## START Records to use
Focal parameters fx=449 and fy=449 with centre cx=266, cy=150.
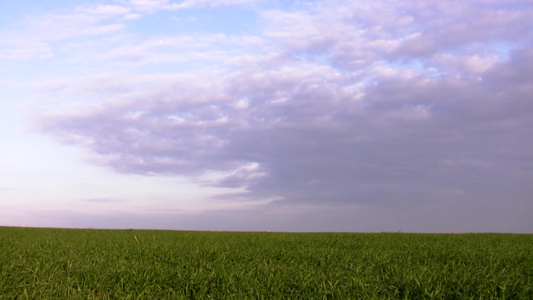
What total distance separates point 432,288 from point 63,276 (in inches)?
233

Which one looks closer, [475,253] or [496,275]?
[496,275]

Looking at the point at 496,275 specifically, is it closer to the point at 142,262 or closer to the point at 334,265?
the point at 334,265

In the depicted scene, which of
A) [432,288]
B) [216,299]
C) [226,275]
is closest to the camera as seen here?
[216,299]

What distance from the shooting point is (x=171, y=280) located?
711 cm

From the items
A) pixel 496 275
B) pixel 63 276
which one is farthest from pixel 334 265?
pixel 63 276

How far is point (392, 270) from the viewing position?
7848mm

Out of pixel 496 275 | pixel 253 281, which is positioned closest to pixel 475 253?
pixel 496 275

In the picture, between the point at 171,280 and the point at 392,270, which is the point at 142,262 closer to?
the point at 171,280

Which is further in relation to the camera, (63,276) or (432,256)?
(432,256)

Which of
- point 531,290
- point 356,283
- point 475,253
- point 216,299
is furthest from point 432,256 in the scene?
point 216,299

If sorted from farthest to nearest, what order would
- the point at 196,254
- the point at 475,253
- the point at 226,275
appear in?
1. the point at 475,253
2. the point at 196,254
3. the point at 226,275

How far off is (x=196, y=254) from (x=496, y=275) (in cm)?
589

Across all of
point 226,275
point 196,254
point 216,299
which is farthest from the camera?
point 196,254

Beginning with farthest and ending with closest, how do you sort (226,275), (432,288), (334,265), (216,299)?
(334,265) < (226,275) < (432,288) < (216,299)
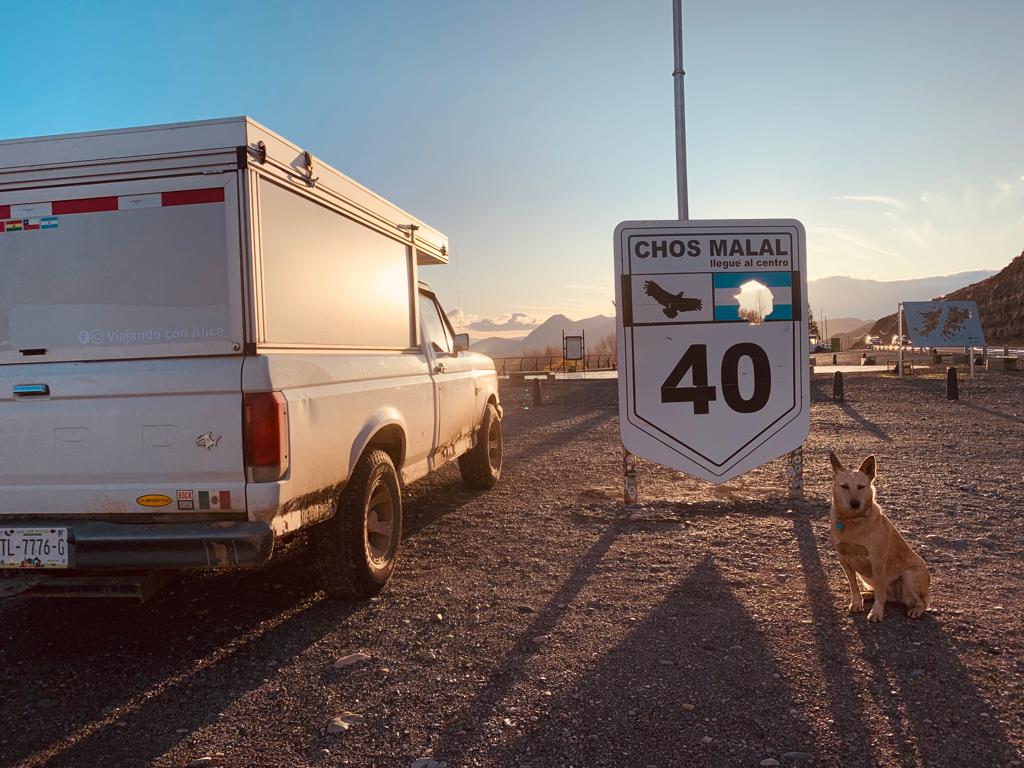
## END Records to use
## [Exercise instructions]
Print the lines from the one containing "Beginning with farthest" through the end of the records, both ends included, and omit the pictures from your answer.

## [Answer below]
Beginning with farthest and ending with closest, how do you sort (226,275), (432,288), (334,265), (216,299)?
(334,265) < (226,275) < (432,288) < (216,299)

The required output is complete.